Task requirements
Find the line with "УралТрейдСтилл" in the records below. Output exactly from there until after the line with "버스킹 기획공연 '시흥, 어게인' 23일 개최, 따뜻한 연말 선사", without pictures.

(Data to use)

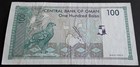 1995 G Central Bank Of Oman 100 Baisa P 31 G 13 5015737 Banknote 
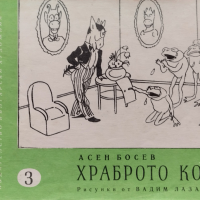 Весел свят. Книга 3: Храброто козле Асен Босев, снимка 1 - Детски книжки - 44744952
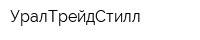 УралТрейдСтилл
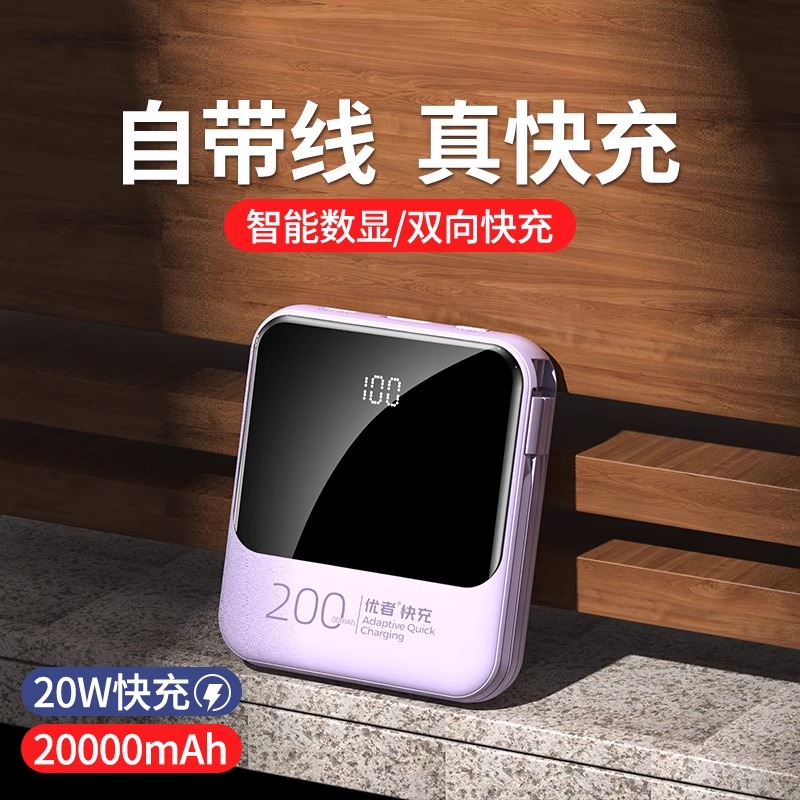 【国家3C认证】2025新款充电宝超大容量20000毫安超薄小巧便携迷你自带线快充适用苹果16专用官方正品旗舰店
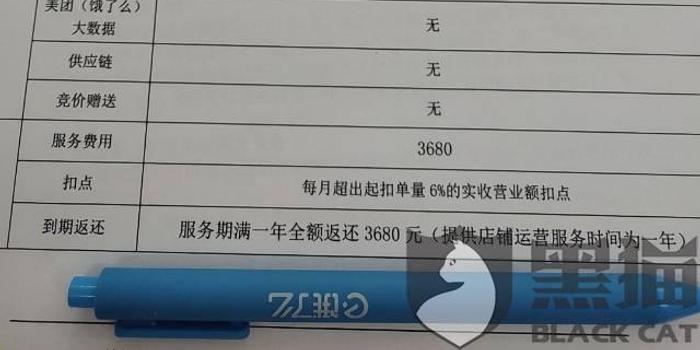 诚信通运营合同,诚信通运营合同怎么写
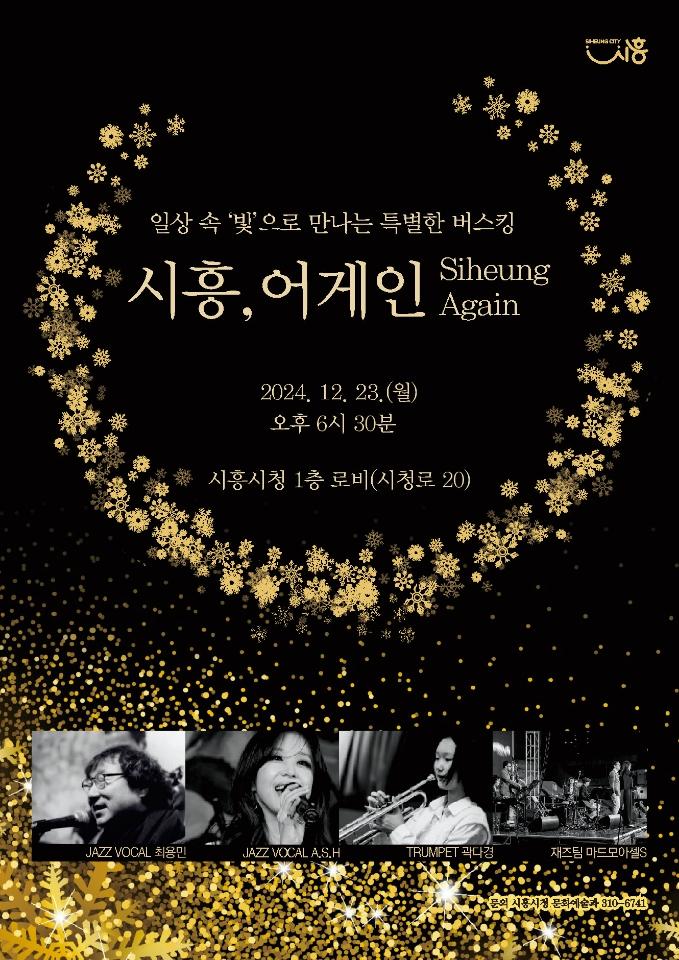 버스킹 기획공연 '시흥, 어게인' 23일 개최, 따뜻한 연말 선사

(End Data to use)
(Data to use)

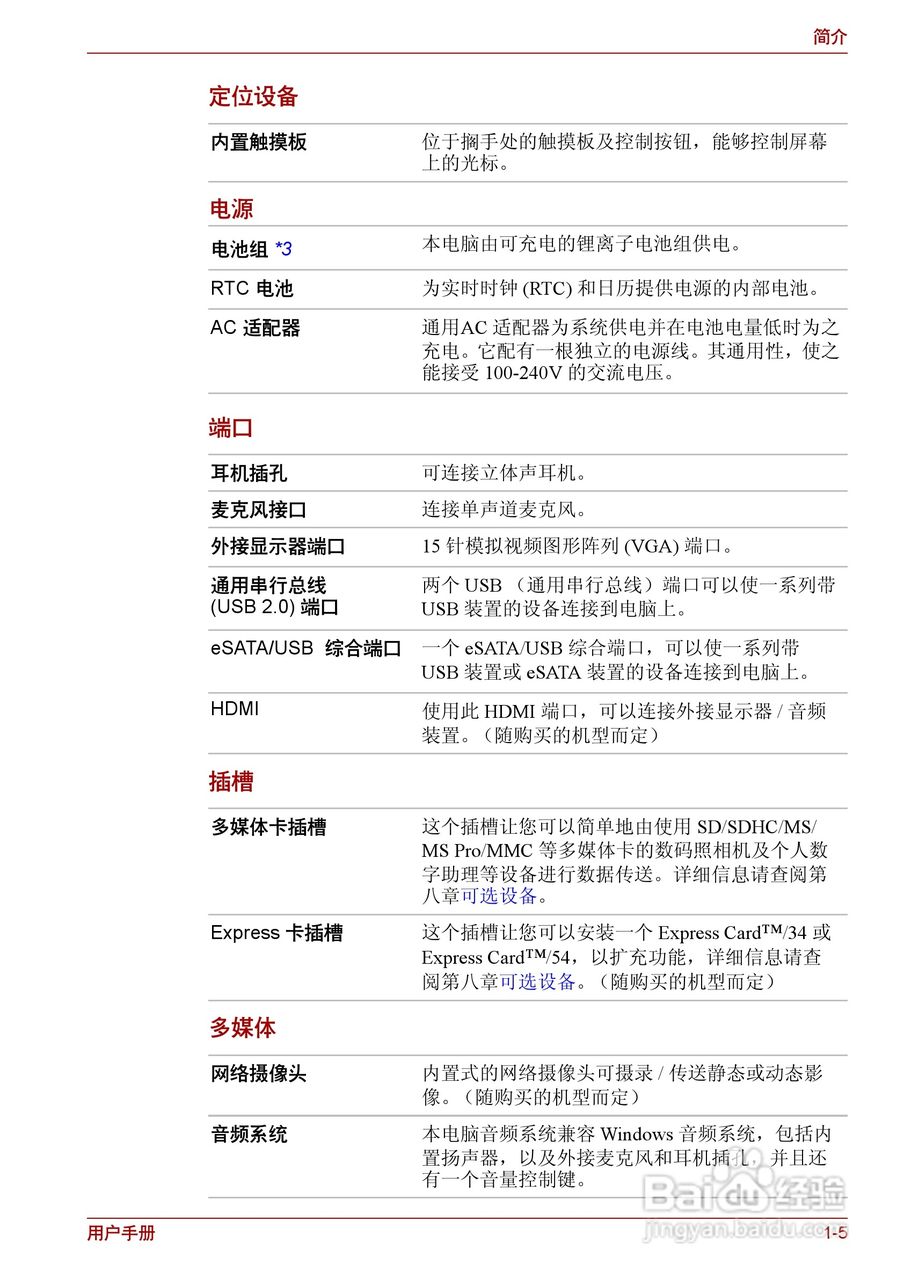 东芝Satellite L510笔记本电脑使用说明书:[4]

(End Data to use)

Result below
 УралТрейдСтилл
 【国家3C认证】2025新款充电宝超大容量20000毫安超薄小巧便携迷你自带线快充适用苹果16专用官方正品旗舰店
 诚信通运营合同,诚信通运营合同怎么写
 버스킹 기획공연 '시흥, 어게인' 23일 개최, 따뜻한 연말 선사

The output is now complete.